A psychiatric evaluation by the Israel Prison Service, with which Schlissel refused to cooperate, found him fit to stand trial. However, after state psychiatrists argued that his refusal to cooperate rendered the evaluation inconclusive, the court ordered that he be hospitalized for a 48-hour observation period for reevaluation. He was again found fit to stand trial. On 24 August 2015, Shlissel was charged with one count of murder and six counts of attempted murder and aggravated assault at the Jerusalem District Court. He refused to recognize the authority of the court to try him because it did not abide by Jewish religious law. He announced that he would refuse to be represented by an attorney, and did not cooperate with the public defender assigned to represent him. On 19 April 2016, he was convicted. On 26 June 2016, he was sentenced to life plus 31 years in prison, and was ordered to pay NIS 2,064,000 in compensation to the families of his victims.

## Activity 1:
In the excerpt about Schlissel's trial, what prison term was he given on 26 June 2016?
## Activity 2:
Write the next part of the excerpt about Schlissel's trial, starting after its final sentence.

## Provided data:
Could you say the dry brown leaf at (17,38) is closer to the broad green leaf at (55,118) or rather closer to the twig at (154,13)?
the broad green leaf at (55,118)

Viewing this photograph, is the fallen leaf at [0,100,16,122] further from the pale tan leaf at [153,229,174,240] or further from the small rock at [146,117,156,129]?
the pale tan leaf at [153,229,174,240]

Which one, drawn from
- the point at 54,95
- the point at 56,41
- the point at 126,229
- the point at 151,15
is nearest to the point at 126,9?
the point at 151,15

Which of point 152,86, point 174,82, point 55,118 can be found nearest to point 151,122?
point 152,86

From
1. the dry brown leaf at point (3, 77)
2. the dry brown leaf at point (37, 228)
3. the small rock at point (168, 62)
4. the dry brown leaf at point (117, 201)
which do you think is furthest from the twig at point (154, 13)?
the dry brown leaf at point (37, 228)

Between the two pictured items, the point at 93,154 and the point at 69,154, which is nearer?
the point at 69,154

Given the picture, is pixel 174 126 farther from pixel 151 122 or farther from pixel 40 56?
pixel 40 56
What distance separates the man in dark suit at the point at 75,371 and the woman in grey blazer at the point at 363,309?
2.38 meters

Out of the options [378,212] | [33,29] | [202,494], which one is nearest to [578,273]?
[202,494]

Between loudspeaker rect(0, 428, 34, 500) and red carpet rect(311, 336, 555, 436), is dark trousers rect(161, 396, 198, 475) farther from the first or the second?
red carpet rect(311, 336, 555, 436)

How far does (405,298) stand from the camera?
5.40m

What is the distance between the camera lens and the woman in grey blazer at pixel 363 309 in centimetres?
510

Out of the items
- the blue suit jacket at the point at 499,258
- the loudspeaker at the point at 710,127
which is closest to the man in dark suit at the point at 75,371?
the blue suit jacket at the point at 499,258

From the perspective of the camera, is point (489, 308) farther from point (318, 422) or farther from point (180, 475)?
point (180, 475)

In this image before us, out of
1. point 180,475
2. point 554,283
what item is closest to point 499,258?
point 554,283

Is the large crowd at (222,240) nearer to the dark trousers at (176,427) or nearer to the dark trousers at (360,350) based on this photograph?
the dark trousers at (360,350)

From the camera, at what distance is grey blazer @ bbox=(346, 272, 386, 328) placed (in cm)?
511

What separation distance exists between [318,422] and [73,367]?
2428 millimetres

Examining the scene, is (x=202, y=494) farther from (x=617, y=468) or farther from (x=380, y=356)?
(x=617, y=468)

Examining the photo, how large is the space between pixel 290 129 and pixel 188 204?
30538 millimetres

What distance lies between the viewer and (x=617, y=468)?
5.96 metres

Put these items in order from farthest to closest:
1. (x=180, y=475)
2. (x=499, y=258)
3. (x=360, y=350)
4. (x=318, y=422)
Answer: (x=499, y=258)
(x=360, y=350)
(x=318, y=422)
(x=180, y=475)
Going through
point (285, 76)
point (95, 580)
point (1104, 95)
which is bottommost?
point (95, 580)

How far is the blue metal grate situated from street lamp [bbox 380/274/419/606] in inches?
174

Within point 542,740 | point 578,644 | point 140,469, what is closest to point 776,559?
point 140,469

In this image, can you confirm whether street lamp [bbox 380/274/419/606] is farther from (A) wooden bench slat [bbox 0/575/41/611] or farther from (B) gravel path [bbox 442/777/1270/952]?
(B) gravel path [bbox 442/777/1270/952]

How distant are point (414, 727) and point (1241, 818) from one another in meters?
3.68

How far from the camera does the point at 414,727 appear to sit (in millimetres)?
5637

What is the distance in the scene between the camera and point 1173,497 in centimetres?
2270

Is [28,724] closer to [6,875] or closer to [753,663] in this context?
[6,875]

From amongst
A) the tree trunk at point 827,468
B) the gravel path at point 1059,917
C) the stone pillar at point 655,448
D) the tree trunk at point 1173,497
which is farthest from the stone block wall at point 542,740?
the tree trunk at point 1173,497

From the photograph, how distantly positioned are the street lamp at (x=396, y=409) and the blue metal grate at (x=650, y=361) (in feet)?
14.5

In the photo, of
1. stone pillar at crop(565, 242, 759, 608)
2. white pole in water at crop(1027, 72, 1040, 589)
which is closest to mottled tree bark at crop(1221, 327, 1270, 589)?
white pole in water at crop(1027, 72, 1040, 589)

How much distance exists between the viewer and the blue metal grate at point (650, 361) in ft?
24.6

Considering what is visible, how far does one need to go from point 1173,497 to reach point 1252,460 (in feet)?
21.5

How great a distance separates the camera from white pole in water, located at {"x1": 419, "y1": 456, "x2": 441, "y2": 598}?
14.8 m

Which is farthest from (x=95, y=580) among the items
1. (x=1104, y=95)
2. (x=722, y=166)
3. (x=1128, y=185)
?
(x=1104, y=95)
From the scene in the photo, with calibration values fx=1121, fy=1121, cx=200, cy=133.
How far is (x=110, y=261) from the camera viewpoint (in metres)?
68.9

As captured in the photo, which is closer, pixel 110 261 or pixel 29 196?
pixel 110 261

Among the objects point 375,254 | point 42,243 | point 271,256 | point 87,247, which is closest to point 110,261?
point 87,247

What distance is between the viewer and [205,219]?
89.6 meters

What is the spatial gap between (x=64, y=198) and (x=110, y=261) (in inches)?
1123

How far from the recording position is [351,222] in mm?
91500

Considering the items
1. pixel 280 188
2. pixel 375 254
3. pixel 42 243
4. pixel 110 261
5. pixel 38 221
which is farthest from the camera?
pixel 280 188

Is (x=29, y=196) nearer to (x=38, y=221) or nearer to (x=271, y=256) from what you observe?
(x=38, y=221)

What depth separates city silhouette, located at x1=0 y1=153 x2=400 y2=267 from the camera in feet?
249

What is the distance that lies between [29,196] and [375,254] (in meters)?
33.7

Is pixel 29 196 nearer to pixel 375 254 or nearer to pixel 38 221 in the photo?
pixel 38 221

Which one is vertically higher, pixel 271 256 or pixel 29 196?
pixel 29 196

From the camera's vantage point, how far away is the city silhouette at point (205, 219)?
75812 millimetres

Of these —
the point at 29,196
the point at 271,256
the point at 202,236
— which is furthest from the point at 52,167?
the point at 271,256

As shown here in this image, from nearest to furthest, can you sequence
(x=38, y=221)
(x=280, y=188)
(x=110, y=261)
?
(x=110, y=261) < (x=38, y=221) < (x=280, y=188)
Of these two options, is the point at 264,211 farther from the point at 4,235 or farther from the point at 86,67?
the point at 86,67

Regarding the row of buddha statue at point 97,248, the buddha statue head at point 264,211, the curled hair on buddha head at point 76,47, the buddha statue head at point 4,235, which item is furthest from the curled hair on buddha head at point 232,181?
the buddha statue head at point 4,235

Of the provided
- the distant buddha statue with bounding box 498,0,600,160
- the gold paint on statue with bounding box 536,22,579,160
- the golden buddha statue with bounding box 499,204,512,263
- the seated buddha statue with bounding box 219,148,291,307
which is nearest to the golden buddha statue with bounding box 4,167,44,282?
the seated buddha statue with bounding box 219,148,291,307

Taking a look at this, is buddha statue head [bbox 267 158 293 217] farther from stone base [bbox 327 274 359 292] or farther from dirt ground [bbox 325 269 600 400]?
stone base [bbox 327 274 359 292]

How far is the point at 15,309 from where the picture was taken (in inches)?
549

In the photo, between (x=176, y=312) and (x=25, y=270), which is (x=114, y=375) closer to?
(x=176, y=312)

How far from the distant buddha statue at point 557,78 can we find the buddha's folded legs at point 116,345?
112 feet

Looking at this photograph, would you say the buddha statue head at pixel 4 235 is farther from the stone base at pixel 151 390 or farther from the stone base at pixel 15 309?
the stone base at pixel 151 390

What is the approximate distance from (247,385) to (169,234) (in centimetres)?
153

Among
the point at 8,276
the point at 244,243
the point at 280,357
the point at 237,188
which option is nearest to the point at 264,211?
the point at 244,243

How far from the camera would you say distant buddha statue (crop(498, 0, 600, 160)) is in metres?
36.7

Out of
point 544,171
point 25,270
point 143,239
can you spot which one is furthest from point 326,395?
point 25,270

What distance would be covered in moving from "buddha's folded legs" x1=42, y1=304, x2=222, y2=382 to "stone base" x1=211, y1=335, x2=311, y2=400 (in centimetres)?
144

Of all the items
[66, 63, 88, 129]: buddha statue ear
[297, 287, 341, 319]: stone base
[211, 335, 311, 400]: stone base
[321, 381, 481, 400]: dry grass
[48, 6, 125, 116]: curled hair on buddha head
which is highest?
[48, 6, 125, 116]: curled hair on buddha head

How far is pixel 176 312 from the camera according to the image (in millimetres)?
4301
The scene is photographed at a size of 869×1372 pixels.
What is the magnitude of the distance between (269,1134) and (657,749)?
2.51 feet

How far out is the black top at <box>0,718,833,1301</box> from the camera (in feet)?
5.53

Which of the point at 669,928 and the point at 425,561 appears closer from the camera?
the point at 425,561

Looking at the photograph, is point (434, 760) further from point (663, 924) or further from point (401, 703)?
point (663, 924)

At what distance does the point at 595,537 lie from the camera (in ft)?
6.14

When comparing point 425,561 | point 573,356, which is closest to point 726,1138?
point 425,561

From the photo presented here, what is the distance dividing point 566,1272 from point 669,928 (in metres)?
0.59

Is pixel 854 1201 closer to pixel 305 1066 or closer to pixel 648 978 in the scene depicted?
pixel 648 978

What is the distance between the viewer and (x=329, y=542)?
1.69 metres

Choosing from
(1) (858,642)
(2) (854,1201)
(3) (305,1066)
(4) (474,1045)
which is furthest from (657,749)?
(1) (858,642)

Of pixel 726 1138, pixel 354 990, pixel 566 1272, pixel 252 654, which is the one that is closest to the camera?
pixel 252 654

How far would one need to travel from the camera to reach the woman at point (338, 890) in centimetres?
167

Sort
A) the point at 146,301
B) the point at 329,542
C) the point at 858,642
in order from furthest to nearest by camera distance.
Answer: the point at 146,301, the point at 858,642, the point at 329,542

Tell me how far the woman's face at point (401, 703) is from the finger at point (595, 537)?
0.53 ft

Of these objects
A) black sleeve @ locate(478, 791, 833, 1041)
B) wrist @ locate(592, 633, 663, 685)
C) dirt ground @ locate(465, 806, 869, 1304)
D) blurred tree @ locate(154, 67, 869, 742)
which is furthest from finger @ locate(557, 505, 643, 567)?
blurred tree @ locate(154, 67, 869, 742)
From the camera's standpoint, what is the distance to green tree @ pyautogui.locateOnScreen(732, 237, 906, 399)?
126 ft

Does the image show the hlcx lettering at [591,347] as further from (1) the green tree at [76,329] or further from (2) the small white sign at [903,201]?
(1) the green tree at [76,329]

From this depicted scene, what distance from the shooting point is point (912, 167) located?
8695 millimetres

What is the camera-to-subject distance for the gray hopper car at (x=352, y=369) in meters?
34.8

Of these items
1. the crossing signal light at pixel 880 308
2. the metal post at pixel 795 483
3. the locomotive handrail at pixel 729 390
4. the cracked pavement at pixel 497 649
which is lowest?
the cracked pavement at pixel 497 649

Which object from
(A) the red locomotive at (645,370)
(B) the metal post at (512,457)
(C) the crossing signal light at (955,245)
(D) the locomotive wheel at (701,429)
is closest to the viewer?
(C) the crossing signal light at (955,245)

## Answer space 1:
Life plus 31 years in prison.

## Answer space 2:
Schlissel is serving his sentence in Ayalon Prison. In August 2016, Schlissel tore up pictures of another inmate's daughters due to them being "immodestly dressed", and was subsequently beaten by the inmate until guards separated them. Schlissel was hospitalized as a result of the beating he sustained, and was temporarily placed in solitary confinement as a disciplinary measure. After prison authorities carried out an evaluation, it was decided to separate him from other inmates due to his volatile behavior, and he was given his own cell in a protected area of the prison. One month later, Schlissel was again attacked and had to be hospitalized after an argument between him and two convicted mobsters in the prison yard escalated to the mobsters beating him until guards intervened.

==Personal life==
Before his prison sentence, Schlissel resided in Modi'in Illit, a Haredi Israeli settlement in the West Bank. He is a Haredi Jew. Prior to his crime, he was married, with four children. He divorced his wife at the beginning of his imprisonment in 2005.